Reference value: Calculated as a percentage of GHb to Hb, the electrophoresis method is 5.6% to 7.5%; the microcolumn method is 4.1% to 6.8%; and the colorimetric method is (1.41±0.11) nmol/mg protein.
In diabetes, GHb is 2 to 3 times higher than normal, which can reflect the average level of blood glucose in patients 1 to 2 months before blood draw. The decline of GHb after controlling diabetes is 3 to 4 weeks later than that of blood sugar and urine sugar. Therefore, it is one of the good indicators to understand the degree of diabetes control.

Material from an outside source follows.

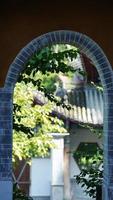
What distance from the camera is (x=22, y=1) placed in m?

4. Glycosylation serum protein determination In addition to hemoglobin, the amino acid of the N-terminal amino acid of albumin and other proteins in serum can also undergo non-enzymatic glycation reaction with glucose to form a ketoamine structure, called glycated serum protein. Reference value: (1.9± 0.25) mmol/L.
The positive rate of glycated serum protein in diabetic patients can reach 88%-90%, which not only has a high detection rate for diabetes, but also reflects the severity of the disease. Because the half-life of glycated serum protein is short, it can effectively reflect patients. The average blood glucose level in the past 1-2 weeks was not affected by the fluctuation of the temporary blood glucose concentration. The determination of glycated serum protein was of great significance for monitoring GDM. 85% of GDM patients had higher glycated serum protein than normal, during diabetes with pregnancy. Higher values, the level of glycated serum protein in cord blood of newborns born in these patients is also high, and is related to the weight of infants and the thickness of subcutaneous fat, but this test can not differentially diagnose diabetes and impaired glucose tolerance.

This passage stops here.